Puckett gave it a shot and spent two years in college in San Diego before dropping out. He ended up in an 11-man band called The Ravens. The band turned out to have too many members to work, but it led Puckett to a realization.
“Do we do this for the love of rock ’n’ roll or to get paid? There came a point where I realized we do it for both,” he said. Puckett would go through other band formations and names before settling on one that stuck — The Union Gap, featuring the group in Yankee Civil War costumes. Puckett, who had a small collection of war memorabilia, believed the uniforms made the group stand out in an era of paisley and platform shoes.

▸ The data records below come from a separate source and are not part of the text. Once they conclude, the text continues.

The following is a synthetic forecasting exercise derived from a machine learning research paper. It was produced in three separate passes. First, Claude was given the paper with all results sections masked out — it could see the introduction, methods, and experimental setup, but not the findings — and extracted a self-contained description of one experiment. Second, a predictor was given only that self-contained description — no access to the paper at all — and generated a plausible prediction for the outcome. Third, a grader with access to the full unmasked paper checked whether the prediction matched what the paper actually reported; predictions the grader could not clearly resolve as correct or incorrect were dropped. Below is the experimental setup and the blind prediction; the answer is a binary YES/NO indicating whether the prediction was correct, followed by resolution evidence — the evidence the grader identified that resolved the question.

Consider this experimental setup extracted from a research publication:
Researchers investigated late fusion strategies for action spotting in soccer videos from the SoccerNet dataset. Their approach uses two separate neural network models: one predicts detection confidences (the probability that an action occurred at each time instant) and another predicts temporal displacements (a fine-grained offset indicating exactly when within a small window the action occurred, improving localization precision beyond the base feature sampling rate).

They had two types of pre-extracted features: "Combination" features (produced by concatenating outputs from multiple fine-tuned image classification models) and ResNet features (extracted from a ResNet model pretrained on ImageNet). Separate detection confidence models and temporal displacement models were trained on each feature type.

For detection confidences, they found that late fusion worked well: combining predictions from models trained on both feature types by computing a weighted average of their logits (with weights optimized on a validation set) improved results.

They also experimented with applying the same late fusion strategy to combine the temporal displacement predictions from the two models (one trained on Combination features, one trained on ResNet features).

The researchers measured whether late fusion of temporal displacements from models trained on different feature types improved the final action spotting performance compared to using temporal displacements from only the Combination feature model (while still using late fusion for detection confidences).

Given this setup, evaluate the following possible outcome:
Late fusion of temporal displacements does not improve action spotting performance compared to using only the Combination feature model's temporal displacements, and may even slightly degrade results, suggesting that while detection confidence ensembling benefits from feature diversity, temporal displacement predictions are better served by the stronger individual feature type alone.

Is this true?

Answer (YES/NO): YES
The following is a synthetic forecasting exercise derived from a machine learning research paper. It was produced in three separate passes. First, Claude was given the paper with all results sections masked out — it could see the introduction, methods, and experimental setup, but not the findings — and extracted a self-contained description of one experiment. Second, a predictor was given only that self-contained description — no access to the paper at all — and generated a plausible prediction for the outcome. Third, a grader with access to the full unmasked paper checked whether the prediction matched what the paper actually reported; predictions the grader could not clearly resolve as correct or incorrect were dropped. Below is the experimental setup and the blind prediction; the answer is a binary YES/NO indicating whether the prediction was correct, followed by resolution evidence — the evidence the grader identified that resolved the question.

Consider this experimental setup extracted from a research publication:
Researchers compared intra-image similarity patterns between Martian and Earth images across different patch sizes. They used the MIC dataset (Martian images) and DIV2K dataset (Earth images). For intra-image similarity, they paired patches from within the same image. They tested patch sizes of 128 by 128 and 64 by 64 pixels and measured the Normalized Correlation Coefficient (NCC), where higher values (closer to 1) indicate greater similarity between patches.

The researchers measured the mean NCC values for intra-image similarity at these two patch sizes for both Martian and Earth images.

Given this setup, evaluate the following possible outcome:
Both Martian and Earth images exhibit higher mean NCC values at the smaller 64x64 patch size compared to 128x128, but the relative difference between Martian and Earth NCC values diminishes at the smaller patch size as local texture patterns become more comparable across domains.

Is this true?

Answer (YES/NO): NO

“I went, ‘Perfect. I’ve got a name; I got an image. Now all we need is a great record,’” Puckett said.
The band went on to meet a young Jerry Fuller of Columbia Records in what would prove to be a crucial collaboration.
“There was a guy who I ultimately discovered, Jerry Fuller, who is given credit for discovering me,” Puckett said with a laugh. Fuller wrote many of the group’s hits, including “Young Girl.”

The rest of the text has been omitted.